You will only receive an email if there are spam messages in your Personal On Hold queue. Hopefully over time you will receive less and less spam as the system "learns" what you do and don't allow through.
What to do if you suspect a phishing attempt or fall victim to one
If you receive a suspicious email in your UCT email account asking you to click on a link, or requesting your personal information:
- DO NOT follow the message's instructions.
- DO NOT forward the message to anyone else.
Instead, send the message to the IT Helpdesk (email@example.com) for investigation.
You will need to send a copy of the original email or the header information in the original email.
Steps to follow if you have a myUCT email address
Navigate to https://outlook.com/owa/uct.ac.za and log on with your UCT student number and password.
- On the selected email, navigate to and click on the ellipse to access More actions
- From the More actions fly-out menu, select View message details
- Select all of the message content and copy this into a new email address to firstname.lastname@example.org
Instructions to follow if using the Outlook desktop client
- Double-click the email message to open it.
- Click File in the top left corner > Save as.
- Select a location to save the email and click Save.
Send the saved file as an attachment to email@example.com.
NOTE: This reporting process applies only to your UCT email account. If you receive phishing attempts in non-UCT email accounts (e.g. Gmail), please follow the process specified by that email service provider.
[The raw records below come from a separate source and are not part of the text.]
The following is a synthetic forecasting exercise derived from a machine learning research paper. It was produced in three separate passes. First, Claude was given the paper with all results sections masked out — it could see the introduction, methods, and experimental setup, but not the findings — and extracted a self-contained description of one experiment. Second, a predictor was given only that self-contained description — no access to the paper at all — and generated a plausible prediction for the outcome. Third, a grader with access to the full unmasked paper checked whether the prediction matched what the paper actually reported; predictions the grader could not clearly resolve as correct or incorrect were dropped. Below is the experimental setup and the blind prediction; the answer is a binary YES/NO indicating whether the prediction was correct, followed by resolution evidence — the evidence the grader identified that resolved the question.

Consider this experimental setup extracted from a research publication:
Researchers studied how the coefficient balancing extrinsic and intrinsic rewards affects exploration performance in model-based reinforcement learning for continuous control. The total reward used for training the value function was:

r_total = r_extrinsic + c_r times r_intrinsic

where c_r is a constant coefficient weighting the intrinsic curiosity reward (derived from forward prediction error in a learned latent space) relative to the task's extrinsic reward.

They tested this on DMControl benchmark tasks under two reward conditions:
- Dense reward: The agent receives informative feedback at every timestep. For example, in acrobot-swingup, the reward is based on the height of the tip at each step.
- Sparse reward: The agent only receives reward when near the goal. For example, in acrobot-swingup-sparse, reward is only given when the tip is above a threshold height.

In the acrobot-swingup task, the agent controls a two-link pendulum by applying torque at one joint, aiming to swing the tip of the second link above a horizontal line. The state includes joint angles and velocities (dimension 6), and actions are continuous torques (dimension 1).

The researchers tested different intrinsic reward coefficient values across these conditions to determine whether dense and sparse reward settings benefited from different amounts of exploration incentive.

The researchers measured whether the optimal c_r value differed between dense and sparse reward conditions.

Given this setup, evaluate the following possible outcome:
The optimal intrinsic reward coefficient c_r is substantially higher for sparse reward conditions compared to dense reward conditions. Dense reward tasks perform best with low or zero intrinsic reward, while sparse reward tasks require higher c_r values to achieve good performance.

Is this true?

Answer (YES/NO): NO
This can usually be found in the service provider's Help or Support pages and will help your service provider to minimise future phishing attempts to that email account.
2. Change your password
If you responded to a phishing attempt and handed over your password and username you need to change your password immediately via Password Self-Service on a device that you know to be free of malware and infection.
If you responded to a message that requested your username and password for external services (such as Facebook, LinkedIn, etc), immediately log in to the relevant website and change your password.
3. Follow up with external service providers
If the phishing attempt relates to an external service provider - such as your bank:
- Contact the service provider and inform them that your account or information has been compromised.
- Let them know that someone has been impersonating their business (i.e. report the matter to them).
- Ask them to recommend the most secure methods to conduct your business with them. For example, many banks provide alternate accounts for online or telephone purchases. These special accounts limit the risk to a specific amount or transaction.